Written exercise: Repeat exactly the lines of the listing from the line containing "How far from" through its last line, and nothing beyond them.

[A block of data]
▶
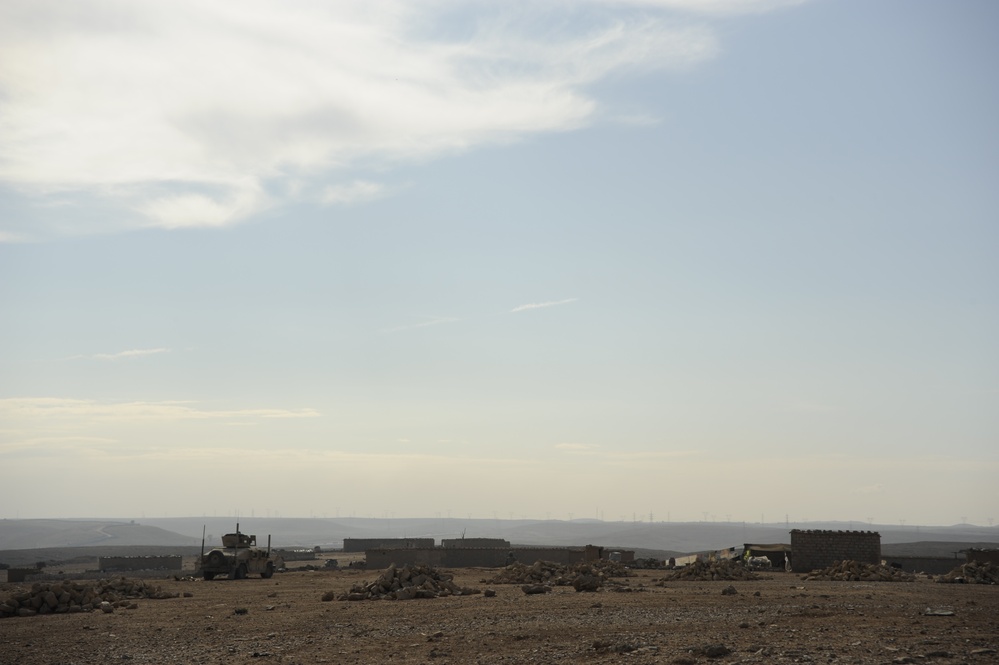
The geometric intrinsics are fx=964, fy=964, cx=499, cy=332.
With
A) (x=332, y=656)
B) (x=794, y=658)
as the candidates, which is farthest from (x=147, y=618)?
(x=794, y=658)

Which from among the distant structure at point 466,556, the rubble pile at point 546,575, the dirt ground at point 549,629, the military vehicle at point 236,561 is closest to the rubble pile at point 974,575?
the dirt ground at point 549,629

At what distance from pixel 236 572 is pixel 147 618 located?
66.0 feet

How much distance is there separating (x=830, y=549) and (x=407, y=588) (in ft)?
80.6

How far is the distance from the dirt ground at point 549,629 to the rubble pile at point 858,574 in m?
4.25

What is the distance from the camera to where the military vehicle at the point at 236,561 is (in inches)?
1855

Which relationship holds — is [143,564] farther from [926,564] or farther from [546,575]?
[926,564]

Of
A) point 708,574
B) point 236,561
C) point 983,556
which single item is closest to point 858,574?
point 708,574

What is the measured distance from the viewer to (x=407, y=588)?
31.6 m

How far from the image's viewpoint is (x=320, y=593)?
35938mm

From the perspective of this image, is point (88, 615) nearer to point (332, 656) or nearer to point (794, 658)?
point (332, 656)

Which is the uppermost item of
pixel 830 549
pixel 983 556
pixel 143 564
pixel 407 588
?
pixel 830 549

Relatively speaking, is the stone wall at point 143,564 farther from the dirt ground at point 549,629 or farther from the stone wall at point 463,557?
the dirt ground at point 549,629

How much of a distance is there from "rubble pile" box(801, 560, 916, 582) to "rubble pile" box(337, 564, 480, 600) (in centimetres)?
1556

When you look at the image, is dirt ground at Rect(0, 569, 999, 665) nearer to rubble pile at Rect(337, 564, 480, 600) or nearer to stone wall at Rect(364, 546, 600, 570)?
rubble pile at Rect(337, 564, 480, 600)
◀
The solution:
How far from the image's viewpoint is (x=320, y=593)?
35938mm

From the perspective of this image, is point (88, 615) nearer to point (332, 656) or nearer to point (794, 658)?
point (332, 656)

Which is the uppermost item of
pixel 830 549
pixel 983 556
pixel 143 564
pixel 407 588
?
pixel 830 549

Relatively speaking, is the stone wall at point 143,564 farther from the dirt ground at point 549,629 or farther from the stone wall at point 463,557?
the dirt ground at point 549,629

How much of a distance is there from "rubble pile" box(801, 560, 916, 582) to "rubble pile" box(337, 564, 480, 600) (in centimetres)?
1556

When you look at the image, is dirt ground at Rect(0, 569, 999, 665) nearer to rubble pile at Rect(337, 564, 480, 600) or nearer to stone wall at Rect(364, 546, 600, 570)?
rubble pile at Rect(337, 564, 480, 600)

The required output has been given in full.